The first thought that crossed my mind when I was propositioned with attending the David Bowie Is exhibition in Groningen Museum was, “Am I hipster enough to attend this?” I know it may sound ridiculous but until David Bowie had died, I really didn’t know much about him, his life or his music. After his passing on the 10th January 2016, I had become acutely aware that in comparison to other people of my generation, I had no idea about his enormous contribution to music. My thoughts were fueled when on a night out in town a week after his death, I saw lots of party-goers with lightning stripes painted on their faces in commemoration of his passing, and me, in my ignorance, couldn’t believe that young people my age could be such huge and devout fans. Despite this and all my hesitations, I headed off to Groningen with Jacob, Bram and Barbara, his parents and Coen and Mitchell, his brother and brother-in-law. Little did I know that I would return Tuesday evening to Utrecht with more knowledge, amazement and admiration for David Bowie and his life than I ever could have imagined.
I am one of those people who is cursed with knowing the words to every song in every different kind of genre imaginable, without necessarily knowing who sang it or which decade it came from.

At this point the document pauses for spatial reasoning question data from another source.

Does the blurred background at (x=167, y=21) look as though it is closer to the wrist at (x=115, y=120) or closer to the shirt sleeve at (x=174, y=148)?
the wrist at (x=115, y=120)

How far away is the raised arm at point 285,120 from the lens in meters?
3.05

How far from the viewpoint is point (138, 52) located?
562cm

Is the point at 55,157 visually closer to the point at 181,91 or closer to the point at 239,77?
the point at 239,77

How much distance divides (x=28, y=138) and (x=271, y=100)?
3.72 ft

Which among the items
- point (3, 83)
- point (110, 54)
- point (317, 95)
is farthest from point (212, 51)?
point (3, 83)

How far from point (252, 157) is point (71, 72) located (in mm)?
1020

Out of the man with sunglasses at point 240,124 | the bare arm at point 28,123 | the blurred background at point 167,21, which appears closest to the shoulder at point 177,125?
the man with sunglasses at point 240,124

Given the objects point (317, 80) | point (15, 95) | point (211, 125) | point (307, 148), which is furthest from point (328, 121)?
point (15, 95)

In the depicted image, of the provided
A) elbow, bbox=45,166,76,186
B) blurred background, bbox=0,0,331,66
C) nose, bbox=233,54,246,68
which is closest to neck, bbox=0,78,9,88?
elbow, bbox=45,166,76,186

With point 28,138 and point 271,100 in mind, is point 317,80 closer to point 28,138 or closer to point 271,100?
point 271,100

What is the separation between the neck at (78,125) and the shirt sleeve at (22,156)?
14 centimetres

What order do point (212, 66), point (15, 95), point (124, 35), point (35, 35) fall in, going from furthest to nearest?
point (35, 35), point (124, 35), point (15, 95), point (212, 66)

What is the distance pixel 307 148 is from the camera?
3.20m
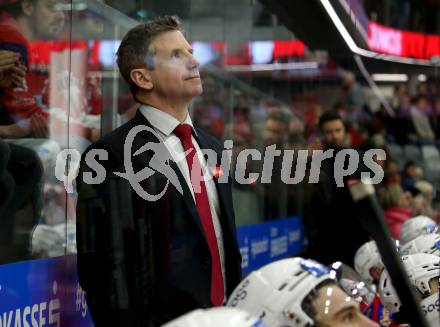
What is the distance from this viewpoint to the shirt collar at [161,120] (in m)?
3.68

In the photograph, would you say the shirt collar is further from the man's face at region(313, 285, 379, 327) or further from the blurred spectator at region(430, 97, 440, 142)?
the blurred spectator at region(430, 97, 440, 142)

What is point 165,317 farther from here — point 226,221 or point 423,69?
point 423,69

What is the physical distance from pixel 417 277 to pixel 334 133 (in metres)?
2.73

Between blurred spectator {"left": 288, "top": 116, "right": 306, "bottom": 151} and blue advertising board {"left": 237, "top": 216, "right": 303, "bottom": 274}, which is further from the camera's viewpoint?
blurred spectator {"left": 288, "top": 116, "right": 306, "bottom": 151}

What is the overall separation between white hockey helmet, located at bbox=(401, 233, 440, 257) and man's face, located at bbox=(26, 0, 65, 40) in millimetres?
2010

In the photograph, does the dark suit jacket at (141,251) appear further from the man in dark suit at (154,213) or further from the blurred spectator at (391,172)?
the blurred spectator at (391,172)

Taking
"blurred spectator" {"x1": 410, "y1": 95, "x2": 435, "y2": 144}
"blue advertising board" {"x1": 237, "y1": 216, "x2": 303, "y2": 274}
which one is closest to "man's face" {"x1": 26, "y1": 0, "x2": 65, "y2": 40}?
"blue advertising board" {"x1": 237, "y1": 216, "x2": 303, "y2": 274}

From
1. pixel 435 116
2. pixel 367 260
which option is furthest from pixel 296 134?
pixel 435 116

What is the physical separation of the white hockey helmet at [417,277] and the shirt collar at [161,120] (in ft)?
3.32

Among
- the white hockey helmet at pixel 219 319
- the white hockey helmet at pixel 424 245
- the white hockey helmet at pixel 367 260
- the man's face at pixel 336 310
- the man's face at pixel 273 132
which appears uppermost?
the man's face at pixel 273 132

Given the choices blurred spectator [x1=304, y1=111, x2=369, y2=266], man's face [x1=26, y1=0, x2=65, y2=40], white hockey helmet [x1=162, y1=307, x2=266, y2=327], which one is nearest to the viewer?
white hockey helmet [x1=162, y1=307, x2=266, y2=327]

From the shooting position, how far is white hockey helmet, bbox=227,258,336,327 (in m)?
2.86

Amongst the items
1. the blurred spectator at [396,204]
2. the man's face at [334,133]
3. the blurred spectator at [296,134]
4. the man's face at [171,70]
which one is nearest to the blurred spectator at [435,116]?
the blurred spectator at [396,204]

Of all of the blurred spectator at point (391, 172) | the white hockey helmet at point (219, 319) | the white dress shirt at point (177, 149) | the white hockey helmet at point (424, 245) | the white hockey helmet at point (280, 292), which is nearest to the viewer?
the white hockey helmet at point (219, 319)
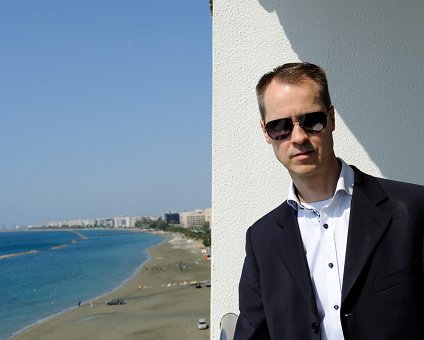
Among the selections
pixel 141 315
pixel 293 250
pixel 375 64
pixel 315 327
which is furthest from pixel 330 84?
pixel 141 315

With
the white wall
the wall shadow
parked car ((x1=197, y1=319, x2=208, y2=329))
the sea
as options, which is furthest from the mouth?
the sea

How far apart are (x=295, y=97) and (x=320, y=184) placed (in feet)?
0.73

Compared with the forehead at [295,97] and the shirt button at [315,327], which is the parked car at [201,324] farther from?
the forehead at [295,97]

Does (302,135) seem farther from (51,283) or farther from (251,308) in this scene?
(51,283)

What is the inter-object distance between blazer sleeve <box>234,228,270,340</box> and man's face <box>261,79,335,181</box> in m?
0.30

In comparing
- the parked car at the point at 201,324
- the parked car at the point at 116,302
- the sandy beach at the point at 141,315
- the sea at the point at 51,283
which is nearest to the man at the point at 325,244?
the sandy beach at the point at 141,315

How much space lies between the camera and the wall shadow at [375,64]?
239 centimetres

So it didn’t come as much of a surprise to me (although it actually did), that I knew a lot of David Bowie’s songs without ever knowing that it was him who sang them. Cliche of course, I knew all the big hits: Heroes, Ashes to Ashes, Starman, Let’s Dance and Space Oddity to name but a few. While a lot of non-musically inclined individuals might know Heroes as sung by U2, or Under Pressure more notably famed as a legendary Queen anthem, little do they know that Bowie was the mastermind behind the lyrical and musical production of these records. Barbara Streisand, My Chemical Romance and Red Hot Chili Peppers are just a few other notable names to have covered his records. In summary, the man was a lyrical genius and his influence in the music industry is perhaps incomparable with any other individual of his time.
Groningen Museum’s presentation of the David Bowie Is exhibition was, in short, exceptional. On arrival we checked in our coats and bags and went to collect our headsets which we would listen to for the duration of our time spent in the museum. The tour began with an introduction into Bowie’s early life growing up in Bromley and his first forays in music before his breakthrough as a game-changer and innovator in the music industry. Accompanied by clips of Bowie interviews from the 1960’s onward, displays of his genuine costumes from his performances over his 50 or so odd years as a musician and preserved lyric sheets and music scores, it was really incredible to immerse yourself in the life of a man who aimed to spread so much happiness and inspiration through his music.
Bowie was undoubtedly the mastermind behind his own success. We learned at the exhibition that his first hit Space Oddity, was played to the background of visuals of Neil Armstrong landing on the moon in 1969, and so Bowie found instant fame in a gaining a wide audience garnered from such an event. From visiting the exhibition it was made very clear that he was a visionary of his time, who saw more to a musical performance than standing on his stage with a microphone and singing. Bowie was concerned with the music, staging, costume design and overall aesthetic purposes of his performances. I was quite honestly fascinated to watch his transformations throughout the years of his career. From Ziggy Stardust to The Thin White Duke to returning to his own persona in his later years, Bowie ultimately transformed how pop music was viewed in the 1960s and 1970s.
The above clip of Bowie performing Starman on the BBC on Top of the Pops in 1972 , showcases Bowie undertaking the Ziggy Stardust persona with the crazy red-brown hair and brightly coloured outfit. In many ways, this performance marked the beginning of Bowie’s intentions as a musician, artist and performer; his androgynous appearance blurs the lines between masculine and feminine. One of Bowie’s earliest costume designers, Kansai Yamamoto who collaborated with Bowie on many of his outfit designs, noted that Bowie suited his flamboyant designs as he had the face of a man, but also that of a woman and so he raised the question in people’s minds about what it meant to be masculine and what it meant to be feminine. Over the years Bowie returned to lyrics and personas concerning outer space and aliens and in many ways the alien motif greatly sums up what Bowie tried to do in the music industry throughout the years; he created characters that were eccentric and outsiders, but characters who had so much to tell the world.
I could go on and on about how talented David Bowie is, his contribution to the fashion world and of course, his success as an actor, but the exhibition really speaks for itself. If anyone has a chance to visit it, it runs in Groningen Museum until the 10th April. If you don’t get the chance to visit, I would highly recommend taking half an hour of your time to watch his clips on YouTube or read up on his incredible life, because you won’t be disappointed. Undoubtedly David Bowie has left an incredible impression on millions of fans around the globe, and having visited this exhibition and learning about his life and career, I can safely say that I too can now classify myself as a fan.